Istanbul Municipality's digital archive division confirmed this week that a structured duplicate-image replacement programme is formally moving into its operational phase, targeting an estimated 340,000 redundant file entries spread across the city's centralised heritage and urban-planning image repositories. The problem did not arrive overnight. It accumulated across more than 20 years of overlapping digitisation campaigns, each launched by a different administration with different software standards and no shared protocol for deduplication.
The timing matters because the archive serves a practical function beyond history. Planners drawing on the IBB — Istanbul Büyükşehir Belediyesi — image database use it to assess building stock in high-risk zones ahead of urban renewal projects. With Istanbul still processing the lessons of the February 2023 Kahramanmaraş earthquake, accurate and non-duplicated photographic records of neighbourhood-level construction are no longer a bureaucratic nicety. They are an operational requirement.
Three Digitisation Waves, Three Sets of Orphaned Files
The roots of the duplication problem trace to the early 2000s, when the Istanbul Metropolitan Municipality ran its first large-scale scan of Ottoman-era planning documents held at the Atatürk Library in Beyoğlu. That project produced roughly 80,000 image files in TIFF format. A second wave came between 2009 and 2012, when a UNESCO-affiliated heritage project covering the Historic Peninsula — the area bounded by the old Theodosian Walls to the west and the Bosphorus coastline — rescanned many of the same documents in higher resolution JPEG format for web access. Neither project cross-referenced the other's output.
The third and most disruptive wave followed the 2023 earthquake response. District municipalities in Kadıköy, Üsküdar, and Fatih each launched independent photographic surveys of residential buildings to feed into IBB's earthquake risk mapping system. Contractors used at least four different image-management platforms, and file-naming conventions varied by district. By late 2024, internal audits found that some building facade photographs appeared in the central system as many as seven times under different filenames, each iteration tagged to a different project code.
The Fatih district survey alone — covering approximately 12,000 registered structures between Aksaray and Yedikule — generated around 47,000 image submissions, of which technical staff later estimated more than a third were functionally identical to files already held in the central repository.
What the Clean-Up Actually Involves
The current replacement programme, administered through IBB's Geospatial Data Directorate and supported by Boğaziçi University's urban informatics unit, works in two stages. The first is algorithmic: perceptual hashing software compares image fingerprints across the full archive and flags matches above a 96 percent similarity threshold.
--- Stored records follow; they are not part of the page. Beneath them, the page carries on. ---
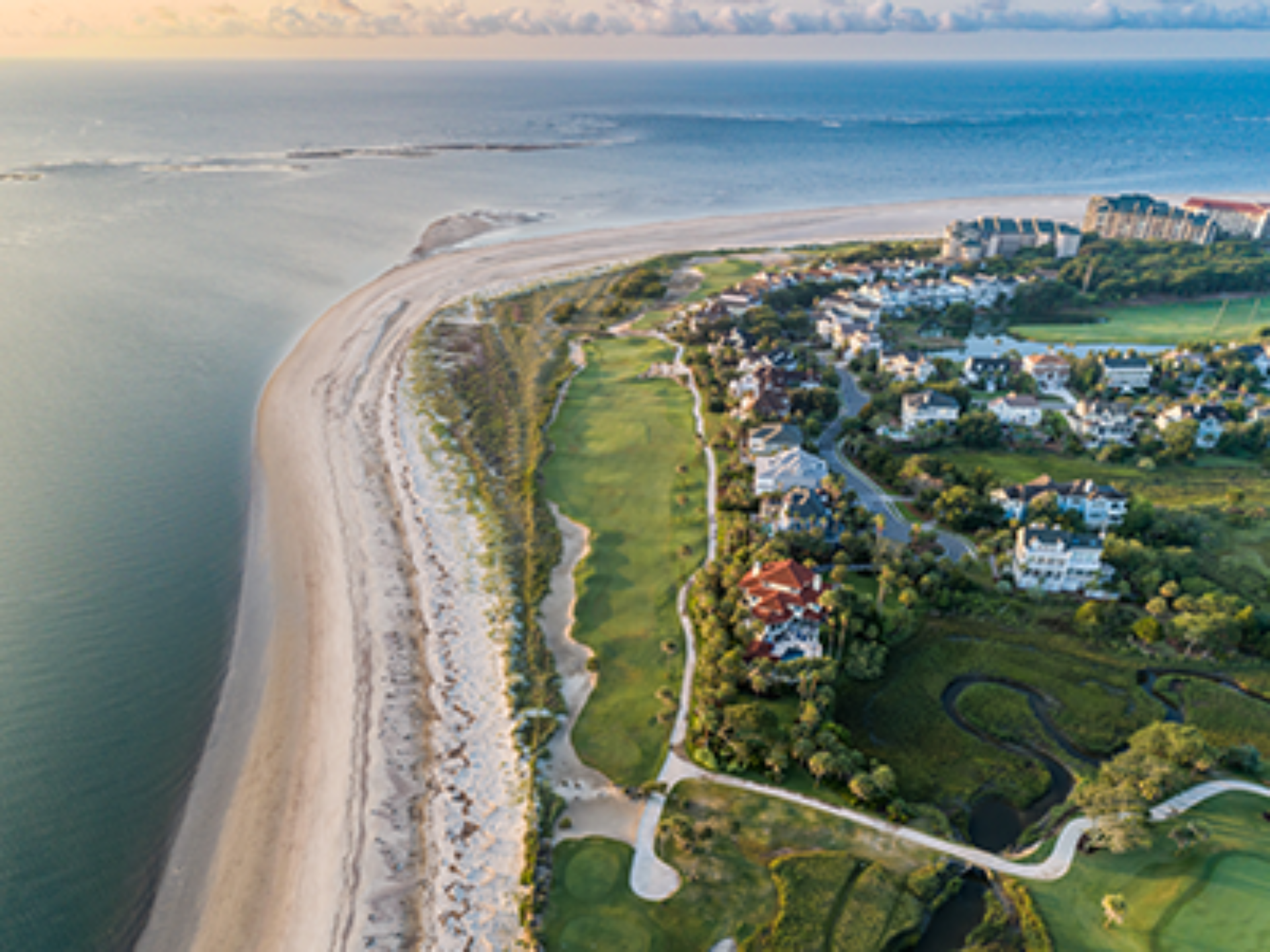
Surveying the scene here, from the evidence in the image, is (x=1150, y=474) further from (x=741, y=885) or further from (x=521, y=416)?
(x=521, y=416)

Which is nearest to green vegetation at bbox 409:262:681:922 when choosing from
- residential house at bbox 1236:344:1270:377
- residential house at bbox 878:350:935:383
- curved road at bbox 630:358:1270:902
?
curved road at bbox 630:358:1270:902

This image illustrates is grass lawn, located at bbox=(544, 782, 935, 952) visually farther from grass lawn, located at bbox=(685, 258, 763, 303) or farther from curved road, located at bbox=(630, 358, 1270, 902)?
grass lawn, located at bbox=(685, 258, 763, 303)

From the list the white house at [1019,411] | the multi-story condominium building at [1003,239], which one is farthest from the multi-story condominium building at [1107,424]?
the multi-story condominium building at [1003,239]

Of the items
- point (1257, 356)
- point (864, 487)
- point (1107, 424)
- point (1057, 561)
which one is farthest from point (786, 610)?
point (1257, 356)

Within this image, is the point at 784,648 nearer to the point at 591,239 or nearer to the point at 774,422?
the point at 774,422

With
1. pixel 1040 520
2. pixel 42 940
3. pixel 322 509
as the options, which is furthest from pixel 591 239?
pixel 42 940

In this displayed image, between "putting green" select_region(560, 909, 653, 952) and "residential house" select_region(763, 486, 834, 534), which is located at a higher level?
"residential house" select_region(763, 486, 834, 534)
The second stage is human review, where municipal archivists — eight are currently assigned to the project at the directorate's offices near Saraçhane — assess flagged pairs and either confirm deletion of the lower-quality copy or merge associated metadata before replacement.
The programme formally began in March 2026. As of the end of June, roughly 91,000 duplicate entries had been resolved, according to figures the directorate shared with the IBB planning committee. The full process is scheduled for completion by the first quarter of 2027, at which point the cleaned archive is expected to underpin an updated version of the city's public earthquake-risk map, last revised in November 2024.
For residents and researchers who use the IBB's open data portal — accessible through the municipality's data.ibb.gov.tr platform — the visible change will be a reduction in broken or mismatched image thumbnails that have long plagued the neighbourhood-profile pages for older districts like Balat and Zeyrek. Urban planners applying for permits in zones flagged under Istanbul's 2019 Urban Transformation Law will find that building-history documentation pulls cleaner, single-version records rather than cascading near-identical copies that slow processing. The deduplication effort will not rewrite the archive's history. It will simply make what is already there usable.